Laut einer «statista»-Statistik zufolge ernähren sich zurzeit 0,7 Prozent der Schweizer Bevölkerung vegan. Dies scheint zunächst nicht viel zu sein. Doch die Zahl hat sich von 0,3 Prozent im Jahr 2020 mehr als verdoppelt.
Unterschiede gibt es vor allem beim Alter und Geschlecht. So hat eine detaillierte Studie von Swissveg folgendes ergeben: Ein Prozent der Frauen ernährt sich vegan, aber nur 0,2 Prozent der Männer.
Nach Alter unterteilt gibt es unter den 14- bis 34-Jährigen wesentlich mehr Veganer (ein Prozent) als unter den Über-55-Jährigen (0, 3 Prozent).
Gross ist hingegen der Anteil der Flexitarier. Laut dem «Plant Based Food Report» von Coop aus dem Jahr 2023 bezeichnt sich 63% der Bevölkerung als flexitarisch. Das heisst, sie verzichten bewusst mehrmals im Monat auf tierische Lebensmittel.
Vegane Produkte im Supermarkt helfen beim Umstieg
Während der Verzicht auf Fleisch noch relativ leicht fällt, tun sich viele Menschen beim kompletten Verzicht auf alle tierischen Produkte schwer.
Dazu gehören schliesslich auch beliebte Lebensmittel wie Joghurt, Käse und Milch, die in zahllosen Backwaren und Müeslis stecken.
Vegane Ersatzprodukte sind daher eine gerne gesehene Innovation der Lebensmittelbranche.
Diese umfassen diverse vegane Fleischersatzprodukte vom Gemüseschnitzel bis zur Tofuwurst sowie andere Lebensmittel. Die Kategorie pflanzlicher Käse erlebt dabei einen besonderen Boom. Das war nicht immer so.
Der Aufreger Analogkäse
2009 sorgten Enthüllungen im deutschen Fernsehen für Aufregung, die auch die Schweiz erfasste: Die grossen Lebensmittelhersteller hatten anstelle von echtem Käse künstlichen Käse aus dem Lebensmittellabor in zahlreichen Fertigmahlzeiten verwendet.
Das Produkt, das auch Analogkäse genannt wurde, bestand vor allem aus Pflanzenfett und künstlichen Zusätzen. Eine Innovation, die vor allem die Kosten senken und somit die Gewinne erhöhen sollte.
Doch schon bald legte sich die Aufregung. Noch immer wird Analogkäse in der Lebensmittelindustrie verwendet. Er ist zum Beispiel auf der Fertigpizza zu finden. Dieser Käse ist aber nicht unbedingt vegan, denn er kann auch Milch und andere Molkereiprodukte enthalten.
Analogkäse ist besonders auf den Preis und die Anwendung in der Gastronomie und Lebensmittelindustrie optimiert.
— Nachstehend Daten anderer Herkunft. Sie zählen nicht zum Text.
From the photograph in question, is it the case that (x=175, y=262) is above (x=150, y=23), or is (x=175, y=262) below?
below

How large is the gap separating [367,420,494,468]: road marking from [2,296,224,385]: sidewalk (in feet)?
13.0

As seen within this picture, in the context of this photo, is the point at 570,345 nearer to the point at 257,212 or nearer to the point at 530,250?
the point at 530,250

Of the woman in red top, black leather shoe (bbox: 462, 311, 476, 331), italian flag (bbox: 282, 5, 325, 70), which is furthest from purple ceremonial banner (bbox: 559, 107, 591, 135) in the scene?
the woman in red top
Er darf auf der Verpackung nicht als Käse deklariert werden.
Dieses Schicksal teilt der Analogkäse mit veganem Käse. Auch pflanzliche Käsealternativen dürfen auf der Verpackung nicht als solche deklariert werden.
In der Zutatenliste und Herstellung unterscheiden sich die vielen pflanzlichen Käsevarianten stark. Es gibt Käse, die wenig wertvolle Inhaltsstoffe liefern. Sie bestehen vor allem aus pflanzlichen Fetten, meist Kokosöl, Wasser, Aromen und Stärke.
Fermentierter Käse als Innovation gefeiert
Die Innovation der letzten Jahre sind aber pflanzliche Käsealternativen aus hochwertigen Zutaten wie Cashews oder Mandeln. Diese werden fermentiert und mit nur wenigen weiteren Zutaten ergänzt.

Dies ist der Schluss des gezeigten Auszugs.